Le gouvernement Harper dépose son projet de loi omnibus sur la criminalité

Le ministre de la Sécurité publique, Vic Toews.
Photo: – Le Devoir Le ministre de la Sécurité publique, Vic Toews.
L’annonce a été faite en simultané aujourd'hui par le ministre de la Justice, Rob Nicholson, à Brampton, en Ontario, et par le ministre de la Sécurité publique, Vic Toews, à Montréal. Ce dernier était accompagné du sénateur Pierre-Hugues Boisvenu.

Il s’agit là d’une promesse électorale que les conservateurs ont bien l’intention de tenir sans perdre de temps: le projet de loi a été déposé au lendemain de la rentrée parlementaire et le gouvernement a même indiqué lundi son intention qu’il soit adopté avant la fin de l’année. «En agissant rapidement, le gouvernement agit concrètement afin de protéger les familles et de tenir tête aux criminels», a insisté M. Toews lors de son point de presse.

Le projet omnibus regroupe neuf projets de loi qui avaient été bloqués dans le passé par l’opposition — alors que le gouvernement Harper était minoritaire — ou qui sont morts au feuilleton avec le déclenchement des élections.
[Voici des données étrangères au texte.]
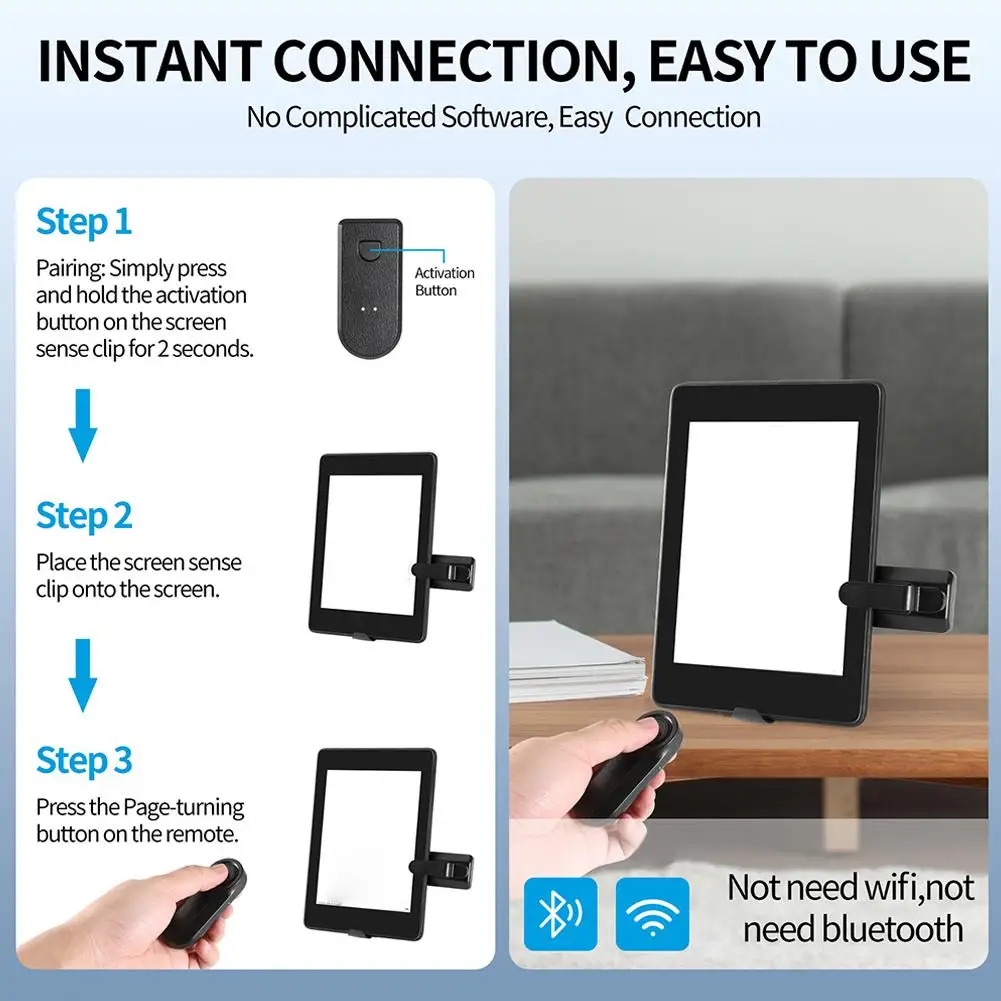 INSTANT CONNECTION, EASY TO USE

No Complicated Software, Easy Connection

Step 1

Pairing: Simply press and hold the activation button on the screen sense clip for 2 seconds.

Activation Button

Step 2

Place the screen sense clip onto the screen.

Step 3

Press the Page-turning button on the remote.

Not need wifi,not need bluetooth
Quant au ministre Nicholson, il a affirmé que cette législation est mise de l’avant parce que les «Canadiens veulent et méritent de se sentir en sécurité dans leurs rues et dans leurs maisons», et qu’ils ont donné au gouvernement conservateur un mandat très clair en ce sens lors de la dernière élection.

«Le projet de loi vise un large éventail de mesures importantes en matière de loi et d’ordre», a lancé le ministre. «Il va notamment protéger les enfants contre les prédateurs sexuels et va créer deux nouveaux crimes pour des comportements qui pourraient faciliter les agressions sexuelles sur des enfants».

Le projet de loi C-10, surnommé «Projet de loi sur la sécurité des rues et des collectivités», prévoit notamment des peines de prison plus sévères pour les trafiquants de drogue et pour ceux qui commettent des agressions sexuelles sur des enfants. Il inclut des périodes d’incarcération plus longues pour les jeunes contrevenants violents et vise de plus à resserrer les règles permettant les libérations conditionnelles.

C-10 signe aussi la fin des pardons aux récidivistes et à ceux qui sont reconnus coupables d’agressions contre les enfants et interdira les peines avec sursis pour ceux qui sont condamnés pour des crimes graves et violents, dont les crimes sexuels.

Les partis d’opposition se sont déjà élevés contre le projet de loi omnibus, dont le contenu était déjà connu. Ils exigent notamment de connaître les coûts réels de la mise en oeuvre de toutes ces mesures et remettent aussi en question leur utilité alors que la criminalité est en baisse au pays.

Ils ont dénoncé dans le passé la construction de nouvelles et coûteuses prisons pour accueillir tous ceux qui écoperont de peines de prison plus longues en vertu des modifications prévues au Code criminel par C-10, surtout alors que le Canada se trouve peut-être au bord d’une nouvelle récession.

Aujourd'hui, le sénateur Boisvenu a cependant précisé que le coût de C-10 sera de 2,7 milliards de dollars sur cinq ans pour l’ensemble du Canada. La part du Québec serait d’environ 22 %, puisque le Québec compte cette proportion de la population.

Selon le sénateur, ces coûts de 2,7 milliards s’expliquent par la mise aux normes des pénitenciers et de leurs équipements, de même qu’en raison de l’augmentation du nombre de criminels emprisonnés et de l’allongement des sentences.

L’opposition libérale promet une bataille rangée contre le projet de loi omnibus. «Nous croyons que cette loi mérite d’être examinée en détail par le public, cela mérite un réel débat public. Il y aura une bataille dans la Chambre des communes à ce sujet», a promis mardi matin le chef intérimaire du parti, Bob Rae.

«Les conservateurs prennent la criminalité et l’emmènent dans une direction idéologique qui n’a rien à voir avec la sécurité publique et a plutôt tout à voir avec cette obsession qu’ils ont avec le symbolisme de la dénonciation du crime», a -t-il critiqué.

Les libéraux se disent prêts à combattre la criminalité, mais pas de cette façon.

Le gouvernement Harper est tombé au printemps parce qu’il a été trouvé en outrage au Parlement — notamment parce qu’il avait refusé de fournir à l’opposition le détail des coûts de ces projets de loi en matière de criminalité.